— Problem to work on —
Find every line below with the string "style" and pick it out.

— Source data —
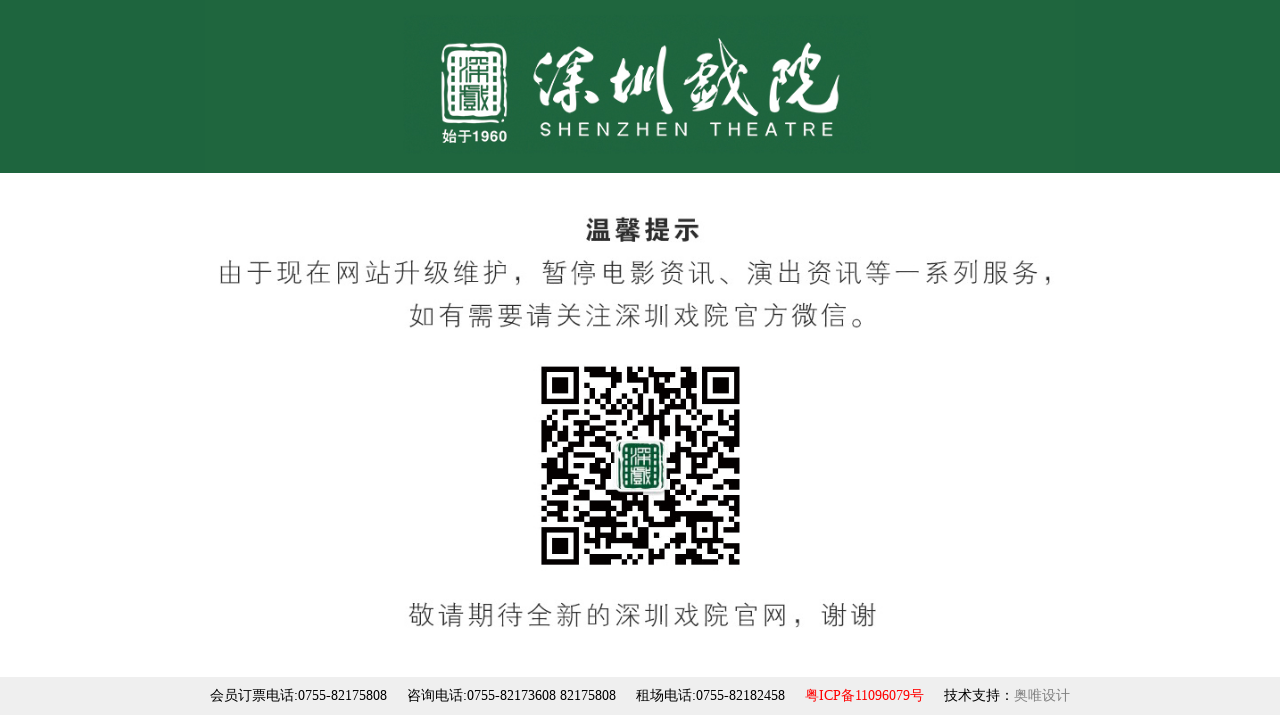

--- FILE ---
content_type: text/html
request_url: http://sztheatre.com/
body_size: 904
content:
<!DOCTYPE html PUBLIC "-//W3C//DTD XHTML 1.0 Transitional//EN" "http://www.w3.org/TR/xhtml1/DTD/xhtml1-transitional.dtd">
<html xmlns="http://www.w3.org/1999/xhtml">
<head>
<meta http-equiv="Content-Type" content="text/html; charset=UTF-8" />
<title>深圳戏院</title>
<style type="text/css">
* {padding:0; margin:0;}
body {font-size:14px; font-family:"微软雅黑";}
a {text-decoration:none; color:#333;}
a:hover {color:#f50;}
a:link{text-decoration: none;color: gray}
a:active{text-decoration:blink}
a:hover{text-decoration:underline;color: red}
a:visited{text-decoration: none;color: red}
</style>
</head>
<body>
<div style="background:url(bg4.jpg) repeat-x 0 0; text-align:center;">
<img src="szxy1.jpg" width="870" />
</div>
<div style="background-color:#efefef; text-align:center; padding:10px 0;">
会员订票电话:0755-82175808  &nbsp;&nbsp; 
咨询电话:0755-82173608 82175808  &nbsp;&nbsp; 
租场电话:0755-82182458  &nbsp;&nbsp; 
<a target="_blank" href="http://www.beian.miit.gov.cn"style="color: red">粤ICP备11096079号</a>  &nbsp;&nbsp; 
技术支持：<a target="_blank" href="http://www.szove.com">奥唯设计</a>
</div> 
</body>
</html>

==

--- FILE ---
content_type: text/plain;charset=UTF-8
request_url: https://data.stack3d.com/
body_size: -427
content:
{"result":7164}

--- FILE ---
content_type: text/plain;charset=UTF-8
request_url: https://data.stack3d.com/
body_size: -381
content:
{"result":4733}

— Response to the task —
<style type="text/css">
</style>
<div style="background:url(bg4.jpg) repeat-x 0 0; text-align:center;">
<div style="background-color:#efefef; text-align:center; padding:10px 0;">
<a target="_blank" href="http://www.beian.miit.gov.cn"style="color: red">粤ICP备11096079号</a>  &nbsp;&nbsp; 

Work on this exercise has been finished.